尖閣問題は何故エスカレートしたか。
中国は何故ここまで尖閣問題をエスカレートさせたか。一つは石原都知事や安倍自民党総裁を代表とする、日本の覇権主義に対し、危機感を抱いたという事ではないか。尖閣問題で圧力をかけ、日本で目立ち始めているナショナリズムに警告している。中国の国内的には、経済格差と共産国家主義のほころびが起きている。経団連から尖閣の国際司法裁判所への提訴とも受け止められる発言が出てきている。私と同じ考えがだが意味が違う。当然のことであるが、尖閣だけでは解決できない日中間の歴史的問題が存在する。これは日本の問題と言うより、欧米による、アジア植民地支配と言う帝国主義の残した問題と考えた方がいい。中国と言う歴史的に中華を名乗るような大国が、近代化から取り残され、遅れた国家として屈辱の扱いを受ける。誇り高い中国人には耐え難い状況の近代の歴史である。それが、大量の安価な労働力と、国家統制による経済至上主義によって、世界第2の経済大国にのし上がる。
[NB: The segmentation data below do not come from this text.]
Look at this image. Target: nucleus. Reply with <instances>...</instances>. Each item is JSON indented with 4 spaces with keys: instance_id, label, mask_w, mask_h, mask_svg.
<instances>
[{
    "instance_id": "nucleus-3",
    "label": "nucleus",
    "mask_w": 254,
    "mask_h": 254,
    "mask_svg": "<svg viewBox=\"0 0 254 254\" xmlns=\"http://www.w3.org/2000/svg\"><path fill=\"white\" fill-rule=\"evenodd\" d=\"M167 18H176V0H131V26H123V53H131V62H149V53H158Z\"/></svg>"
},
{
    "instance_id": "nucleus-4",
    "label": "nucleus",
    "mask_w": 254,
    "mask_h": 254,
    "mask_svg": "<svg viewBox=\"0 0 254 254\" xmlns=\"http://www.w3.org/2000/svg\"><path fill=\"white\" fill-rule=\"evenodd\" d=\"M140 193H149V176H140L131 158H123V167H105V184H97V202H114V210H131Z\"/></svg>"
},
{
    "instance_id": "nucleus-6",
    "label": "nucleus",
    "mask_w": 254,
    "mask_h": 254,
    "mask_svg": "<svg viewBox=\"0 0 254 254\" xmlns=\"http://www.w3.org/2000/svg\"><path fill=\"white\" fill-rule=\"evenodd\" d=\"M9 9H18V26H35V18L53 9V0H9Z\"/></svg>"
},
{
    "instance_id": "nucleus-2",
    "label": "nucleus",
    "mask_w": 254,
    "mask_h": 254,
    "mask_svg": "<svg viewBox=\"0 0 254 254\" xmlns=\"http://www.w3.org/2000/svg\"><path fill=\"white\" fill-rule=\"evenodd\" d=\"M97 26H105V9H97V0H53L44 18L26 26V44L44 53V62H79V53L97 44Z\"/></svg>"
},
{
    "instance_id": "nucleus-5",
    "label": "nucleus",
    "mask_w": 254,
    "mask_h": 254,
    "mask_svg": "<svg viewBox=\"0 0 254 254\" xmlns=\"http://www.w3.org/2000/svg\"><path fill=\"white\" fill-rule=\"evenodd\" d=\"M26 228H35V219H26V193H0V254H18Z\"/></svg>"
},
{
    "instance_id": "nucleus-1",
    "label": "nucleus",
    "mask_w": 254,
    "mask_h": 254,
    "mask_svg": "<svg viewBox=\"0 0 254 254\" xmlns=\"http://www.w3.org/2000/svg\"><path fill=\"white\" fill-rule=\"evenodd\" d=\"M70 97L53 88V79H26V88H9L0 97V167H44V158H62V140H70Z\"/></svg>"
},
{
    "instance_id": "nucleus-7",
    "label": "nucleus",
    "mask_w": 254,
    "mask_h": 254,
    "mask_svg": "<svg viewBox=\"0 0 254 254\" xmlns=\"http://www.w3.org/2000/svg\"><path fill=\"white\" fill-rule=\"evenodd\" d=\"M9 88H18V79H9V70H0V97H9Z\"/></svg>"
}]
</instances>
いま起きていることは、中国の歴史的誇りの回復である。ベンツに乗った若い成功者が、日本大使の車を襲い、日本国旗を奪う。これが中国の現実である。だからこそ中国の飛躍的な経済発展が起きた。中国人は多様である。経済格差が象徴するように、路頭に迷う膨大な人間と、1割くらいの優秀かつ勤勉な人々である。これを国家が強制力を持って操作し、経済至上主義で突き進んでいる。農業で考えれば、個々の農家の考えをコントロールして、一定地域を方向を定めた農業転換を行う。日本の農業が行き詰まる主たる原因となっている、財産としての農地という問題がほぼ無い。中国の農業生産を左右する水の問題も、巨大なダムを強制的に作るような政策が実行できる。これは道路でも、農地の統廃合でも、同じような強制力をもって行われているともいえる。もちろんここが中国の賢明な所で、この強制力が複雑に柔軟に行われている。
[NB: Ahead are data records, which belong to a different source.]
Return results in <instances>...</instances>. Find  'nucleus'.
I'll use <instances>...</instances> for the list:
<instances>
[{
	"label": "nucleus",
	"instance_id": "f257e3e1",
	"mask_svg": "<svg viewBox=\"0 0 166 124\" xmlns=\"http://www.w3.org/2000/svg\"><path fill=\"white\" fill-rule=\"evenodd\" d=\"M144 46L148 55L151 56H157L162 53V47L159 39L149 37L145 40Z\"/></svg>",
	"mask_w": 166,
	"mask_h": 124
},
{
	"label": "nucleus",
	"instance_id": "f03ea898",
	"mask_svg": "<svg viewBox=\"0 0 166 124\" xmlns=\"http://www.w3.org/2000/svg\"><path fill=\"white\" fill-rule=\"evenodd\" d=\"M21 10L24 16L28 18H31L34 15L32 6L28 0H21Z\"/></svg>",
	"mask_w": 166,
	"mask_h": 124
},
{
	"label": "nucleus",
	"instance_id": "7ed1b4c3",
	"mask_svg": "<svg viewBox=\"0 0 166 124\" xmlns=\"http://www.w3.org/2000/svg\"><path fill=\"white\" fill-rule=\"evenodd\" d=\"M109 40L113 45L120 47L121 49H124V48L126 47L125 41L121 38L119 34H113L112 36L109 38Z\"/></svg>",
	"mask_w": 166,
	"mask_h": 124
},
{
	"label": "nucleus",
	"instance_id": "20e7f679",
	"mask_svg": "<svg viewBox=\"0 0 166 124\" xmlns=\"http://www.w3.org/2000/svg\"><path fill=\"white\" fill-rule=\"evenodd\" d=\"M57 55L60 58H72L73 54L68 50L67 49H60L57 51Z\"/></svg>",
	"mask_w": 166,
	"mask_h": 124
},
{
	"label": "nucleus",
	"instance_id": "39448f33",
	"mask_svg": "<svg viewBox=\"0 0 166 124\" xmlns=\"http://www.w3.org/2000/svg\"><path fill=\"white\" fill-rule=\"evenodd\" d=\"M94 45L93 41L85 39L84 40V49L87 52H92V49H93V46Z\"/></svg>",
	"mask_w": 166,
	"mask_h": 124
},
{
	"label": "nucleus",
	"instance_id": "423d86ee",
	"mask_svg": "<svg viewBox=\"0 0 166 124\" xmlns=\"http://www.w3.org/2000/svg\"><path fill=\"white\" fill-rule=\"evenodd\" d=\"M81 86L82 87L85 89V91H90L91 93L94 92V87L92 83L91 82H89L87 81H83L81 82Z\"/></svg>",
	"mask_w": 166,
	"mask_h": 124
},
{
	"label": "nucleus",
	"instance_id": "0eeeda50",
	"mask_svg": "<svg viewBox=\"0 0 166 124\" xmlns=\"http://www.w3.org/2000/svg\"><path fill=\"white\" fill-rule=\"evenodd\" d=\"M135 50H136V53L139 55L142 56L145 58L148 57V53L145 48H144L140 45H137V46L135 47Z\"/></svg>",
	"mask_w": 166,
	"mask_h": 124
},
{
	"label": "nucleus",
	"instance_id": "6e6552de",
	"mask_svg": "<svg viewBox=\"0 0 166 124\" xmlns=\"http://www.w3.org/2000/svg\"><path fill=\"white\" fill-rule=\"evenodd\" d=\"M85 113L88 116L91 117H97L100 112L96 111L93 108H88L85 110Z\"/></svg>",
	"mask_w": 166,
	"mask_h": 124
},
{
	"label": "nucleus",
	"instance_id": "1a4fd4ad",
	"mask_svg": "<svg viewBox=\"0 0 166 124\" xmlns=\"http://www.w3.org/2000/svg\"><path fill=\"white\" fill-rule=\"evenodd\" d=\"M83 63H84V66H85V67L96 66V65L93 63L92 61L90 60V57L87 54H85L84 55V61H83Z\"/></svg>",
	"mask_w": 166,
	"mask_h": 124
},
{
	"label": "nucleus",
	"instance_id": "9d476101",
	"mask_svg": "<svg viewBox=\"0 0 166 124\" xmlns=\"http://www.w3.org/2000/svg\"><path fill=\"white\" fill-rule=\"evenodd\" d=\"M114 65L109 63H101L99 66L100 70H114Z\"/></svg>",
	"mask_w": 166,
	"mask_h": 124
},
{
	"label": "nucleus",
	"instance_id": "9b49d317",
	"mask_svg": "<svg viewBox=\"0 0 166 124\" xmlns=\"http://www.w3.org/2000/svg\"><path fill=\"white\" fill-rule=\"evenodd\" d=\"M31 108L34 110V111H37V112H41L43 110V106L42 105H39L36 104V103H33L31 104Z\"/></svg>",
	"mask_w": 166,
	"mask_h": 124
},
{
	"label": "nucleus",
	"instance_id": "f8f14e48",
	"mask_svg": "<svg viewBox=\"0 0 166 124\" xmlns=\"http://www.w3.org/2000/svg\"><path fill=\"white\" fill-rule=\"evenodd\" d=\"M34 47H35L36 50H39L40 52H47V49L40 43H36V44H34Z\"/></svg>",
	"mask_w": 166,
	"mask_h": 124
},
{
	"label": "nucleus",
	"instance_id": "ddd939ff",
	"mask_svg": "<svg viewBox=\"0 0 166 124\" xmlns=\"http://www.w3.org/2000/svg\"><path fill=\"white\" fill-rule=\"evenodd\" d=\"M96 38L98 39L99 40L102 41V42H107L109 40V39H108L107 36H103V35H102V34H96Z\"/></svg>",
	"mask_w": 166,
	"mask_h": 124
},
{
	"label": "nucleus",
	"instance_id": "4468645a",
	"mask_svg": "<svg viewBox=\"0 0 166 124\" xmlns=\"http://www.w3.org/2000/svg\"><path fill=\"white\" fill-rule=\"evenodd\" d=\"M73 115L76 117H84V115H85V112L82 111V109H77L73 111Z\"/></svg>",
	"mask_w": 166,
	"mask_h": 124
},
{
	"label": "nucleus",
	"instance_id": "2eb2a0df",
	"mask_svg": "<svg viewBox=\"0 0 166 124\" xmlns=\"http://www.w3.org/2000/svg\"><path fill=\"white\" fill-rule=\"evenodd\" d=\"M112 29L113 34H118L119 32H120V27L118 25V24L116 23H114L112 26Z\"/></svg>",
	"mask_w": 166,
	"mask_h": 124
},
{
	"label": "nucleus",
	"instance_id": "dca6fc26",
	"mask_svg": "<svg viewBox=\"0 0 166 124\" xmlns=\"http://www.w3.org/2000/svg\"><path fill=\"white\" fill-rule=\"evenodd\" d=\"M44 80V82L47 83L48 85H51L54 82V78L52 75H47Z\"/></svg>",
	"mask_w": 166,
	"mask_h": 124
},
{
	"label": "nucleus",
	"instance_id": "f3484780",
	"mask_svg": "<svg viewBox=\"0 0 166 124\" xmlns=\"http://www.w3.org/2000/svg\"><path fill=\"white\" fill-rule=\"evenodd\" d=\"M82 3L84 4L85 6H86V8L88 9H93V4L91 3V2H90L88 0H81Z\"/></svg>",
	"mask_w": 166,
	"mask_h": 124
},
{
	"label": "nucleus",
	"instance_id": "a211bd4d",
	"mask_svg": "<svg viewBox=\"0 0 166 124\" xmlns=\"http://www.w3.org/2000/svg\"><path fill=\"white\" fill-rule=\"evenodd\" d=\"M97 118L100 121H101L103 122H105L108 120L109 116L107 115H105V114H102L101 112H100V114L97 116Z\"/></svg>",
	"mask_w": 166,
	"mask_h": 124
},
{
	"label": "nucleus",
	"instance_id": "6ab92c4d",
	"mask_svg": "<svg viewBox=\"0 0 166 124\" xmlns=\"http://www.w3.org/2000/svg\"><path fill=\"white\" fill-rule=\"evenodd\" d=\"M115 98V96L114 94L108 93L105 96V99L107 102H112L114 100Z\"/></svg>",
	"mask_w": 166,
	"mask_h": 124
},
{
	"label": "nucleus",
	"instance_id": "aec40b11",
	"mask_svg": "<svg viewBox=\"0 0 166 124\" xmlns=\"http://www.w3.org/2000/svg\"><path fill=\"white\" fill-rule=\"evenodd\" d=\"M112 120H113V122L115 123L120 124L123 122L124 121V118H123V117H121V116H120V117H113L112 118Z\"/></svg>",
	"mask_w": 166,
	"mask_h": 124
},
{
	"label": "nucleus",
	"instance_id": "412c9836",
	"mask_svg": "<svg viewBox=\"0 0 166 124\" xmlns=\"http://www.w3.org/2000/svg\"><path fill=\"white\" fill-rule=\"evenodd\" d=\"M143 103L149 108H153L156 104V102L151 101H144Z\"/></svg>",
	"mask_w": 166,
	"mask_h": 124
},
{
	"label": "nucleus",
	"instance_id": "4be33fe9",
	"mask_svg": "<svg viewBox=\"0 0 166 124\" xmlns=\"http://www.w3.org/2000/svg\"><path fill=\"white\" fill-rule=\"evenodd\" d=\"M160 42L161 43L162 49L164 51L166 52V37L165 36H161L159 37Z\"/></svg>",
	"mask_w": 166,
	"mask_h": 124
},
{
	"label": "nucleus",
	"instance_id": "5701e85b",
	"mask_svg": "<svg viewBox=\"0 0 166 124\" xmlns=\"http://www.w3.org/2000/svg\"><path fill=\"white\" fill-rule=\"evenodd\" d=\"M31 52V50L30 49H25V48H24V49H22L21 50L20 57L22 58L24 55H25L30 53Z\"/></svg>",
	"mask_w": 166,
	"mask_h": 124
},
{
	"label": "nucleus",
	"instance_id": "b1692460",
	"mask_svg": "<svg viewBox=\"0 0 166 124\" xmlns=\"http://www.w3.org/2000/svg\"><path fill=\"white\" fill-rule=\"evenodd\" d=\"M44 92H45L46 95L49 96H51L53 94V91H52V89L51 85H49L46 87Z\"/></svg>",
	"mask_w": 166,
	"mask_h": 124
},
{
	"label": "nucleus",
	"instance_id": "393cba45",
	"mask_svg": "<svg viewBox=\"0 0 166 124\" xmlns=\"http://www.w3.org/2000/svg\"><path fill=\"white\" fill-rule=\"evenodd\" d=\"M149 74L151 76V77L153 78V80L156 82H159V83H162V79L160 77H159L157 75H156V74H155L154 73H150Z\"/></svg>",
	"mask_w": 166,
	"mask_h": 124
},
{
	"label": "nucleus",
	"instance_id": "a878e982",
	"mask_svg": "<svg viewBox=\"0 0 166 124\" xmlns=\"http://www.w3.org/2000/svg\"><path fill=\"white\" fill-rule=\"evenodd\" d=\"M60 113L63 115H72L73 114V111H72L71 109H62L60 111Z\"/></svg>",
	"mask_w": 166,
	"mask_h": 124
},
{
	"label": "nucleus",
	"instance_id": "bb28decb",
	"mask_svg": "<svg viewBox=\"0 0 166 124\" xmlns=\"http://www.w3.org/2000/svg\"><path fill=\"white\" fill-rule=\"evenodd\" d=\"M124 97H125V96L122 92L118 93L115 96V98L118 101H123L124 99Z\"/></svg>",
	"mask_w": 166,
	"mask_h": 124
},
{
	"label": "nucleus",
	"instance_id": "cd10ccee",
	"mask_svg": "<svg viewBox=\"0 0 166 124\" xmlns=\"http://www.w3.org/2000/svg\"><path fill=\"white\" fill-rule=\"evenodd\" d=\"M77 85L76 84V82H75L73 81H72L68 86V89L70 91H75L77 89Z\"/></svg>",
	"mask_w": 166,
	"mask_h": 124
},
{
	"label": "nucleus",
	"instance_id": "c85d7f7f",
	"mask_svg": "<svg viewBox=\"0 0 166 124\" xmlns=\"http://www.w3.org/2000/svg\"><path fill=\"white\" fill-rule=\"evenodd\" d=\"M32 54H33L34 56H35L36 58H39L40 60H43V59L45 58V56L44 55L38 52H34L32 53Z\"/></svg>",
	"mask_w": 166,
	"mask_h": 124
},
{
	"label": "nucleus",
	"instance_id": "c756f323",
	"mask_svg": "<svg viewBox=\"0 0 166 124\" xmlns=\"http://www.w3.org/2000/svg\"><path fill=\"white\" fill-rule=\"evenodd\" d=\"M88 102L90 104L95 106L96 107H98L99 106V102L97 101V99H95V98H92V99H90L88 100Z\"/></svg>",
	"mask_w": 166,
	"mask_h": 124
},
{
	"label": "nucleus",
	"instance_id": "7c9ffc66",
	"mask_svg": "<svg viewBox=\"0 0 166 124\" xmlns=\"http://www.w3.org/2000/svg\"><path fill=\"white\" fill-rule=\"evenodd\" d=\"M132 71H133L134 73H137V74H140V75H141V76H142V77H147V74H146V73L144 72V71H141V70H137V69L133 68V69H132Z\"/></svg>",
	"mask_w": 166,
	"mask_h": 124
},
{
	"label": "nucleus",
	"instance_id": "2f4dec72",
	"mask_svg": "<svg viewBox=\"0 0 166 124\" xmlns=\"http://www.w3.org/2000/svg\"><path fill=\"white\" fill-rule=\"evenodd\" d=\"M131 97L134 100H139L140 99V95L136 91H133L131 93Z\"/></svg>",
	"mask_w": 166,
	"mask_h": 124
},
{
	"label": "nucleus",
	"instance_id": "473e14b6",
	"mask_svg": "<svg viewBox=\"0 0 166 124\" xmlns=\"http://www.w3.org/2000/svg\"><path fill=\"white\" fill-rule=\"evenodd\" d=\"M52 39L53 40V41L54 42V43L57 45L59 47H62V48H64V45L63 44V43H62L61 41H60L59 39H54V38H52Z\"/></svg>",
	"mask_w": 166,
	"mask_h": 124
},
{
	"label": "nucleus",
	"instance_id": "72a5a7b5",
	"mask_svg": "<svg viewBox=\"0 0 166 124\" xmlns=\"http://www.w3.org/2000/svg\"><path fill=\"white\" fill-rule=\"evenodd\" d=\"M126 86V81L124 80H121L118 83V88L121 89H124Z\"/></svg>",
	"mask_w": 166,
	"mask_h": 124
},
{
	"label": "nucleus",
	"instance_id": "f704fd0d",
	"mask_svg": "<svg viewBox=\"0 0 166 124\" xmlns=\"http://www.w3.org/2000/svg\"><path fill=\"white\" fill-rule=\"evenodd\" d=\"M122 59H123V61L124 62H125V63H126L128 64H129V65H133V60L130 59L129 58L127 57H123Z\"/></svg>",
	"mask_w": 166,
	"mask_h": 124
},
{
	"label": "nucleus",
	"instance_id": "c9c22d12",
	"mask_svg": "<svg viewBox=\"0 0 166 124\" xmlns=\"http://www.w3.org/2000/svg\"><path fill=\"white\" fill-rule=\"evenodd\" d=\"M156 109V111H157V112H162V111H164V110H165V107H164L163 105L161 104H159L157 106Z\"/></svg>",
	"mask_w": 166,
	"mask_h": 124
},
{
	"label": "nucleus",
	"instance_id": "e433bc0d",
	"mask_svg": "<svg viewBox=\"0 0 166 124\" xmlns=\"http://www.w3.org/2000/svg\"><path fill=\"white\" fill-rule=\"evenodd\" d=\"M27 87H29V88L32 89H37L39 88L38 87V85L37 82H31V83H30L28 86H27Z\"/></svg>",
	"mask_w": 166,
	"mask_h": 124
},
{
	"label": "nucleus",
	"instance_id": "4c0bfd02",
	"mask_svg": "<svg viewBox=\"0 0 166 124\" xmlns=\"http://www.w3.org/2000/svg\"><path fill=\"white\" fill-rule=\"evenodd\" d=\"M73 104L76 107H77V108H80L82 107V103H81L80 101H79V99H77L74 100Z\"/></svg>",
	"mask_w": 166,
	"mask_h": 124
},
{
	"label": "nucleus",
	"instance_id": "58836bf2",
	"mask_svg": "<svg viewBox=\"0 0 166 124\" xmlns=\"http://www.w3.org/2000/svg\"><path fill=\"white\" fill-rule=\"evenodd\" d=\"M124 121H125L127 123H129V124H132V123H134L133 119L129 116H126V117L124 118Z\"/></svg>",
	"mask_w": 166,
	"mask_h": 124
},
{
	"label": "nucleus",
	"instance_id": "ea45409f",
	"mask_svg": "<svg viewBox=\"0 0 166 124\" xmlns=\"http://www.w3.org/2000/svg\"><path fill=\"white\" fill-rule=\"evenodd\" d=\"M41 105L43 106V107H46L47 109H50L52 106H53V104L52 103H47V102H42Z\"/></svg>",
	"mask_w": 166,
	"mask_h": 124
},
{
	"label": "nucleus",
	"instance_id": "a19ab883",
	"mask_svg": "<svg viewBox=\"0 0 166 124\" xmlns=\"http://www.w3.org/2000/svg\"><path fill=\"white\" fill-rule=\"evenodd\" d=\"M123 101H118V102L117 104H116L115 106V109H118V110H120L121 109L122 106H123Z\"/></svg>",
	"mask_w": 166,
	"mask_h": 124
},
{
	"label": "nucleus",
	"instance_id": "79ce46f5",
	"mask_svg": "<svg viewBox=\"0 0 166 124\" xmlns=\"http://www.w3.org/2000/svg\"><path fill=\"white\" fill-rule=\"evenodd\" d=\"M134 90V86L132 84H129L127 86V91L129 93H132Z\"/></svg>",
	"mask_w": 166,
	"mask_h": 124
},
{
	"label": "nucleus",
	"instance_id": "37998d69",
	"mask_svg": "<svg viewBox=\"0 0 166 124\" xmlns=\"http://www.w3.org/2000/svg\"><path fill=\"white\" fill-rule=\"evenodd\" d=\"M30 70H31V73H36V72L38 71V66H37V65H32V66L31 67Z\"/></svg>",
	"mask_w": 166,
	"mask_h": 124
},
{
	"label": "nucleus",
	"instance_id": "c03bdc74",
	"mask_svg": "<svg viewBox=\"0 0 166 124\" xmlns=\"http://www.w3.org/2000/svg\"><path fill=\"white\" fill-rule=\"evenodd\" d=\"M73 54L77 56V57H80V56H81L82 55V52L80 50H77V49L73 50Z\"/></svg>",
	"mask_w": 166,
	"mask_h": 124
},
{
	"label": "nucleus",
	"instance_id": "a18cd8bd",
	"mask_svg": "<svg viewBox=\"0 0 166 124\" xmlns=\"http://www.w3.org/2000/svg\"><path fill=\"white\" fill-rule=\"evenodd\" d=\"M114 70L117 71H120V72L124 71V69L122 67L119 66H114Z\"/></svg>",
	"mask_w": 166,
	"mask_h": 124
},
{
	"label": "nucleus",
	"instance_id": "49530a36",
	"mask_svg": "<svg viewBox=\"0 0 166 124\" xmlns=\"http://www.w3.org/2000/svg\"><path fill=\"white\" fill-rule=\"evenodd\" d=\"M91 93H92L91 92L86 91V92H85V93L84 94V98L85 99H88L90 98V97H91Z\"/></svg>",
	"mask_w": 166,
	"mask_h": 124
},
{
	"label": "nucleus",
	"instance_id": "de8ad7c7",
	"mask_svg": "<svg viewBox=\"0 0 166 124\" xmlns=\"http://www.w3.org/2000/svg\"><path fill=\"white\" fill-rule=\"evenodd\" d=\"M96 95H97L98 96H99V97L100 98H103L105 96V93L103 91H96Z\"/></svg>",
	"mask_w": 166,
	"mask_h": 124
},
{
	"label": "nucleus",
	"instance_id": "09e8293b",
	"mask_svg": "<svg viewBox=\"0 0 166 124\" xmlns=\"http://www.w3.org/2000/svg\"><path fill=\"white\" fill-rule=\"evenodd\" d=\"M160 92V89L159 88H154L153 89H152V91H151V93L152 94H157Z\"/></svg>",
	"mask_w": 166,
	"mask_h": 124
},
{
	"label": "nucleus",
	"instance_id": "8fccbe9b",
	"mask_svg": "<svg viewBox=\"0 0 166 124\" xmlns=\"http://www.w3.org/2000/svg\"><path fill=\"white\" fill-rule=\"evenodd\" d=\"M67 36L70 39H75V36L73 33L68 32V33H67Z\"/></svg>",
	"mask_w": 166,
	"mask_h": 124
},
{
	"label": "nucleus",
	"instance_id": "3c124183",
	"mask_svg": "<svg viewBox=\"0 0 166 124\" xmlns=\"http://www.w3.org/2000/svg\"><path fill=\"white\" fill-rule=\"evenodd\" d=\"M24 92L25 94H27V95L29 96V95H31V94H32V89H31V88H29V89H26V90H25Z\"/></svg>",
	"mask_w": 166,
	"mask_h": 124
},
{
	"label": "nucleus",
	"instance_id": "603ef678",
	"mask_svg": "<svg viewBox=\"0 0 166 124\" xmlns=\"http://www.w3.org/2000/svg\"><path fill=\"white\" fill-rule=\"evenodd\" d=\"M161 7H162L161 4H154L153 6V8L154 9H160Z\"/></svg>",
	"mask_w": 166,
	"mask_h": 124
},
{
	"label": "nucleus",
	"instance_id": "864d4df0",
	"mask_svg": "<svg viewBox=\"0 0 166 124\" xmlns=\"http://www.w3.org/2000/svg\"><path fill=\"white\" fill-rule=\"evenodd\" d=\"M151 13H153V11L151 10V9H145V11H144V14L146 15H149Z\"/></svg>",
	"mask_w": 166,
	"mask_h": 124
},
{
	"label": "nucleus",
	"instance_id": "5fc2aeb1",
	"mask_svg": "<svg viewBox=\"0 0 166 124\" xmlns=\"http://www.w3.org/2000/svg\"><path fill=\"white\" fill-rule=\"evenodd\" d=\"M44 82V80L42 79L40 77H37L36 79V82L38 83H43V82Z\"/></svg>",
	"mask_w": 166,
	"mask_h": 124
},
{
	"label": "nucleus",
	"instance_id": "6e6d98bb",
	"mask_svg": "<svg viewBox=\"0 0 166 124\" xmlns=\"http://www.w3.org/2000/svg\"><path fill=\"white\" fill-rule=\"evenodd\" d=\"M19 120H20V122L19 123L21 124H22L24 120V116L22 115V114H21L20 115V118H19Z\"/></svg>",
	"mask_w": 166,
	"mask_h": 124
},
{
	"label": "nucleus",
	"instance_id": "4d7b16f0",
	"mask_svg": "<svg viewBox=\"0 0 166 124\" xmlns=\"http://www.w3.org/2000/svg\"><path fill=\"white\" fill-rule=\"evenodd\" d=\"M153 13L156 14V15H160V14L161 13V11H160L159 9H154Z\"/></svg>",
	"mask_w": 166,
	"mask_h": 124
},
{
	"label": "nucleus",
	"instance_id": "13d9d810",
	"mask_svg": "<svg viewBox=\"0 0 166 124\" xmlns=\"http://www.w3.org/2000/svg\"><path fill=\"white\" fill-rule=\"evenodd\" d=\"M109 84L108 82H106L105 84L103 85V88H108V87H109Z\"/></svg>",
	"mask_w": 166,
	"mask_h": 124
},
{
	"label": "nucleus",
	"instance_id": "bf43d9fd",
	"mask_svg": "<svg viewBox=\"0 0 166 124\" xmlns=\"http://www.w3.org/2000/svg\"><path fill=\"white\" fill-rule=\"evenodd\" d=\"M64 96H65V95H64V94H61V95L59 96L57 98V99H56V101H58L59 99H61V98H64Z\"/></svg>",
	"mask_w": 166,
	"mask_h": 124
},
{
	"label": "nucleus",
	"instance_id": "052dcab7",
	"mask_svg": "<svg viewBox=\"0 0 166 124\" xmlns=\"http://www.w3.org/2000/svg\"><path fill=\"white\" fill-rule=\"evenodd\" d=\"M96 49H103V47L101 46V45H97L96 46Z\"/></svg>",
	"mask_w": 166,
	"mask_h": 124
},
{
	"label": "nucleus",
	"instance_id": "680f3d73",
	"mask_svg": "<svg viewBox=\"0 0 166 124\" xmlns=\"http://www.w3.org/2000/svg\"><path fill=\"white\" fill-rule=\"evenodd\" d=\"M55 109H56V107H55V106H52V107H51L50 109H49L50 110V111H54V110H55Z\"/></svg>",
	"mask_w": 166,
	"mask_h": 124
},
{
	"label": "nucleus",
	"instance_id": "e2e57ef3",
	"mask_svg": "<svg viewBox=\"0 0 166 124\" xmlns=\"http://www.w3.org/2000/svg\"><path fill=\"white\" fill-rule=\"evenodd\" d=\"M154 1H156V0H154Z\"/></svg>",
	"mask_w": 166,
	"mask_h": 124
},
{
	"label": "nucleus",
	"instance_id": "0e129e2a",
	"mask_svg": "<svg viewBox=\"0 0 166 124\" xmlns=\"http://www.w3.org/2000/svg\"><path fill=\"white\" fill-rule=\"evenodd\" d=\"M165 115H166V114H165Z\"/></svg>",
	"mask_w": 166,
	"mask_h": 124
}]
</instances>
経済大国化して、世界が中国を重視しざる得ない状況になれば、中国は近代の歴史の中で踏みにじられた誇りの回復は当然起こるだろう。その矢面に立つのは日本である。本質的にはその責任のかなりの部分が欧米の植民地政策にあるのだが、怒りの矛先が同じ東洋人に向かうのは、やむ負えない人間の心理でもある。つまり、本来であれば同じ条件にあったはずの日本がいち早く帝国主義化し、中国に進出してきたのである。中華思想からすれば、耐え難い屈辱であったのだろう。しかし、中国は近代化の中で、日中国交回復後の40年間我慢をしてきた。背に腹は代えられなかったということだろう。そしてついに、日中の経済の世界での位置が逆転した。もう日本などに世話に成るか。食い物にされてたまるか。こういう思いが爆発して来る要因である。確かに、中国は日本が役に立つことはもう無い。と考えるにいたったのだろう。
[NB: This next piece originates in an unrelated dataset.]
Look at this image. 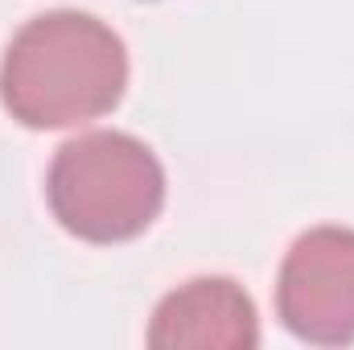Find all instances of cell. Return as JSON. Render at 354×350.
<instances>
[{"instance_id":"6da1fadb","label":"cell","mask_w":354,"mask_h":350,"mask_svg":"<svg viewBox=\"0 0 354 350\" xmlns=\"http://www.w3.org/2000/svg\"><path fill=\"white\" fill-rule=\"evenodd\" d=\"M124 87V42L99 17L75 8L29 21L0 62V99L25 128H71L99 120L120 103Z\"/></svg>"},{"instance_id":"7a4b0ae2","label":"cell","mask_w":354,"mask_h":350,"mask_svg":"<svg viewBox=\"0 0 354 350\" xmlns=\"http://www.w3.org/2000/svg\"><path fill=\"white\" fill-rule=\"evenodd\" d=\"M46 198L71 235L87 243H124L161 214L165 169L153 149L128 132H87L58 149Z\"/></svg>"},{"instance_id":"3957f363","label":"cell","mask_w":354,"mask_h":350,"mask_svg":"<svg viewBox=\"0 0 354 350\" xmlns=\"http://www.w3.org/2000/svg\"><path fill=\"white\" fill-rule=\"evenodd\" d=\"M280 322L313 347L354 342V231L313 227L280 264L276 280Z\"/></svg>"},{"instance_id":"277c9868","label":"cell","mask_w":354,"mask_h":350,"mask_svg":"<svg viewBox=\"0 0 354 350\" xmlns=\"http://www.w3.org/2000/svg\"><path fill=\"white\" fill-rule=\"evenodd\" d=\"M260 342V322L252 297L227 276H198L174 288L149 326V347H210L252 350Z\"/></svg>"}]
</instances>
同時に国内的な経済格差が、危険水域にある。いつ暴動や天安門事件のようなことが起こっても不思議が無いような、状況がある。経済の停滞が起これば、極めて危険な状況である。そしてその経済危機は遠からず起こる。多分中国の指導部ではそのことで精一杯のはずである。政治的にも想像しがたい権力闘争が内在するはずだ。指導部の腐敗と言う事も無いはずがない。こうしたことが総合的に、尖閣の問題に集約されたと思われる。もしこの分析が間違っていないとすれば、尖閣問題は根が深いということである。日中の関係も当分の間、改善の見通しはたたない。日本では国際司法裁判所に提訴すれば、簡単に日本が勝つと考えている向きがあるが。井の中の蛙である。世界は日本に対してそれほど優しくはないはずである。歴史判断では、意見は必ず分かれる。その分かれ方は、進出した日本が悪者に成る見方を想像して置かなければならない。